» Problems to solve:
1) Translate this sentence from the statement on PPE into Spanish: "In the absence of adequate PPE some disabled people chose to decline support to reduce their risk of exposure."
2) In the statement on PPE, which issues did disabled people and their families raise most often with Ms Tesoriero during Alert Level 4?
3) Rewrite the stretch of the statement on PPE from "Source: Human Rights" through "(PPE) in response to Covid-19.", substituting "protective gear" for "personal protective equipment".

» Text under study:
==*==
Source: Human Rights Commission
Disability Rights Commissioner Paula Tesoriero has welcomed the findings of the Auditor-General’s report on the management of personal protective equipment (PPE) in response to Covid-19.
“I was pleased to be able to contribute to this report through meeting with the Auditor-General. If implemented, I believe these recommendations will reduce the risk for disabled people in the future.”
Ms Tesoriero says the delays or failure in getting PPE to community care workers and confusion about the guidelines were the top issues disabled people and their families raised with her during Alert Level 4..
“Given the high risk impact of the virus COVID-19 on groups such as disabled and older people, the intimate nature of some support, and the movement of the support workforce, access to PPE is vital for upholding peoples’ rights that all available measures be taken to protect them.”
“In the absence of adequate PPE some disabled people chose to decline support to reduce their risk of exposure. Some support workers ceased work for the same reason,” says Ms Tesoriero.
As noted in the report’s overview, New Zealanders should quite rightly expect our health system to be capable of rapidly and competently responding to a foreseeable emergency, including a pandemic.
“The report found a number of shortfalls in New Zealand’s ability to respond to the PPE situation which is disappointing” Ms Tesoriero says.
“In particular, it was disappointing to read that the modelling that underpinned the funding for DHB-held national reserve stock was intended to support hospital-use only and did not include the needs of the wider health and disability sector or non-health sector.”
Ms Tesoriero says “the report highlights much of what the disability sector already knows, such as mixed messages about PPE guidance, some emergency plans being out of date, a lack of integration between various parts of the health and disability system, and DHBs not having links to all providers”.
“Of course, this should be balanced by reference to the many positive actions taken and results achieved by the Health and Disability sector in response to COVID-19.”
“I hope the recommendations in the report are implemented as quickly as possible and that disabled people and their whānau are closely involved in the planning, preparation and monitoring in the future,” says Ms Tesoriero.
==*==
» Dataset content:
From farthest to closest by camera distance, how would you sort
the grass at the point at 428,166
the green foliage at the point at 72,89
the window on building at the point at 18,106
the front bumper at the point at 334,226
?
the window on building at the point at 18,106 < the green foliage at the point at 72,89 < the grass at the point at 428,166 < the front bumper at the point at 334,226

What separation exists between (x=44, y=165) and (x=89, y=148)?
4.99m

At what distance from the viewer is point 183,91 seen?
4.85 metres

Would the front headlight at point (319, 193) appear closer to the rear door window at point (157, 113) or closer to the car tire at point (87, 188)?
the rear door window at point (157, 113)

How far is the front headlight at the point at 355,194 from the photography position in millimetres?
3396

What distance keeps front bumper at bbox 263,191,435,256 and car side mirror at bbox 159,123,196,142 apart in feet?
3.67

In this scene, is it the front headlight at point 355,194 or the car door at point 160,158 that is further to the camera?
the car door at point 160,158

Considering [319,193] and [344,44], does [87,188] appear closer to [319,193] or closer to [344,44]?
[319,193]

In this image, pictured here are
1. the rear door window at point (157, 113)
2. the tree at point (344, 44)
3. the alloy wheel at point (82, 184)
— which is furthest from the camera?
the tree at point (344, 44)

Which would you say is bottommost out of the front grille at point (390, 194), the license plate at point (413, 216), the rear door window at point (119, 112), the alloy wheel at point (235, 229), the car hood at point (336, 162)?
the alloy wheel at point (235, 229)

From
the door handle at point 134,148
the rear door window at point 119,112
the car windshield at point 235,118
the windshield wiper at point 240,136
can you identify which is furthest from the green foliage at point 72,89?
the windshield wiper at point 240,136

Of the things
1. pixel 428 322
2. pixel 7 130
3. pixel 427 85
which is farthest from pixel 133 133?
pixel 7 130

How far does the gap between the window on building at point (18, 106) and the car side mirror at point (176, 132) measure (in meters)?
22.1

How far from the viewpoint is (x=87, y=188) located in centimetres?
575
==*==
» Results of the exercise:
1) Ante la falta de EPP adecuado, algunas personas con discapacidad optaron por rechazar el apoyo para reducir su riesgo de exposición.

2) Delays or failure in getting PPE to community care workers, and confusion about the guidelines.

3)
Source: Human Rights Commission
Disability Rights Commissioner Paula Tesoriero has welcomed the findings of the Auditor-General’s report on the management of protective gear (PPE) in response to Covid-19.